Short exercise
With the pictures omitted, write out the entries that follow exactly as they stand.

##########

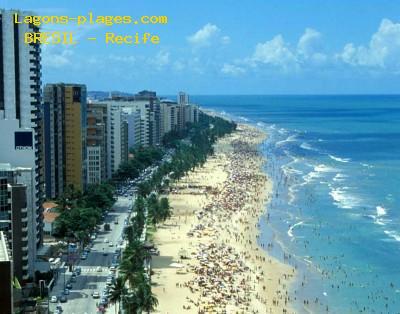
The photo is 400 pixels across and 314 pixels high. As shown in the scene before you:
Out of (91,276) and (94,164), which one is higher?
(94,164)

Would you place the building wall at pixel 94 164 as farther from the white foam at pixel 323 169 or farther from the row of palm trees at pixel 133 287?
the row of palm trees at pixel 133 287

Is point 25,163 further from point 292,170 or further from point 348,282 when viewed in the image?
point 292,170

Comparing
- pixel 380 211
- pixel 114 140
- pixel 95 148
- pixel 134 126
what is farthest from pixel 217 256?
pixel 134 126

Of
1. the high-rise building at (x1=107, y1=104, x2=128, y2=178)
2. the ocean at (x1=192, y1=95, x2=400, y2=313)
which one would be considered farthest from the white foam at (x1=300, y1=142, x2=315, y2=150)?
the high-rise building at (x1=107, y1=104, x2=128, y2=178)

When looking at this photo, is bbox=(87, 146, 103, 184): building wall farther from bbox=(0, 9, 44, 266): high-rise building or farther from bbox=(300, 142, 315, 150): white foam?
bbox=(300, 142, 315, 150): white foam

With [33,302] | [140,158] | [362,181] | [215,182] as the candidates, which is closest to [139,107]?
[140,158]

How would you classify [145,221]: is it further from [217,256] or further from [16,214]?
[16,214]
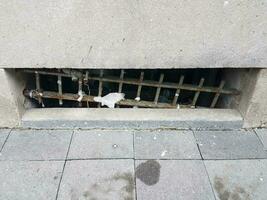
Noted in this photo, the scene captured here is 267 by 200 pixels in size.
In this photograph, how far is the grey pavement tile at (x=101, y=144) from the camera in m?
2.55

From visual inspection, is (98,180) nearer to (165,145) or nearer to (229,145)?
(165,145)

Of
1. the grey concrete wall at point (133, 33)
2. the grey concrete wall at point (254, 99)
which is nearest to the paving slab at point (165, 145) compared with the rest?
the grey concrete wall at point (254, 99)

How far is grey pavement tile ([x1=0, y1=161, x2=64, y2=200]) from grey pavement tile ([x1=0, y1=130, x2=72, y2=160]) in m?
0.08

##########

Exercise output
The photo is 400 pixels across and 314 pixels high. As shown in the scene before you:
Out of (91,276) and (94,164), which one is higher?
(94,164)

Would you place the building wall at pixel 94 164 as farther from the white foam at pixel 323 169 or farther from the row of palm trees at pixel 133 287?
the row of palm trees at pixel 133 287

Is point 25,163 further from point 292,170 or further from point 348,282 when viewed in the image?
point 292,170

Comparing
- pixel 380 211
- pixel 114 140
- pixel 95 148
- pixel 134 126
what is farthest from pixel 217 256?
pixel 134 126

Of
1. the high-rise building at (x1=107, y1=104, x2=128, y2=178)
2. the ocean at (x1=192, y1=95, x2=400, y2=313)
which one would be considered farthest from the white foam at (x1=300, y1=142, x2=315, y2=150)?
the high-rise building at (x1=107, y1=104, x2=128, y2=178)

When looking at this photo, is bbox=(87, 146, 103, 184): building wall farther from bbox=(0, 9, 44, 266): high-rise building or farther from bbox=(300, 142, 315, 150): white foam?
bbox=(300, 142, 315, 150): white foam

With [33,302] | [140,158] | [362,181] | [215,182] as the candidates, which is closest to [139,107]?
[140,158]

How would you classify [145,221]: is it further from [217,256] or further from [16,214]?
[16,214]
Noted in this photo, the scene captured here is 267 by 200 pixels in size.
In this photograph, how far is the grey pavement tile at (x=101, y=144) from the camera in m?
2.55

From visual inspection, is (98,180) nearer to (165,145) or nearer to (229,145)?
(165,145)

Of
1. the grey concrete wall at point (133, 33)
2. the grey concrete wall at point (254, 99)
which is nearest to the paving slab at point (165, 145) compared with the rest?
the grey concrete wall at point (254, 99)

How far is grey pavement tile ([x1=0, y1=161, x2=64, y2=200]) from grey pavement tile ([x1=0, y1=130, x2=72, y2=160]) in m?
0.08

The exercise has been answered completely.